Après les élections en Mecklembourg-Poméranie-Occidentale et de la victoire du parti Alternative pour l’Allemagne (AfD) sur le Parti chrétien démocrate (CDU), de nombreux commentaires ont traité la question de savoir pourquoi tant de personnes se détournaient du «mainstream» des forces politiques (partis, médias et autres).
Voici quelques réflexions à propos de l’importance de l’absence grandissante de l’éthique en politique expliquant ce rejet. N’est-ce pas une réaction naturelle face au manque d’éthique dans ce domaine? La politique sans éthique n’est-elle pas en totale opposition avec la voix de la conscience?

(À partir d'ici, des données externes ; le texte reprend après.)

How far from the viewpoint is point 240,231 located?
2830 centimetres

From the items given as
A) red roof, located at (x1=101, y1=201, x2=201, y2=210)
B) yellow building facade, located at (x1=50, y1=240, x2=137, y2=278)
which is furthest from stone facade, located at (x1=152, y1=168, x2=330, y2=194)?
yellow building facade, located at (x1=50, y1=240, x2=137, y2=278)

Les êtres humains sont portés à vivre en harmonie avec leur conscience et s’ils en sont toujours moins capables, cela ne reste pas sans conséquences: l’individu se met à étourdir sa conscience et à devenir fataliste – ou alors, il se révolte. Pour la plupart des personnes, il n’est toutefois pas facile de donner dans la révolte. L’actuelle vague de protestation, et les résultats des élections, sont un signal clair montrant à quel point, dans de nombreux endroits, la conscience des gens est déjà mise à mal. A la longue, il ne sera guère possible de l’étouffer.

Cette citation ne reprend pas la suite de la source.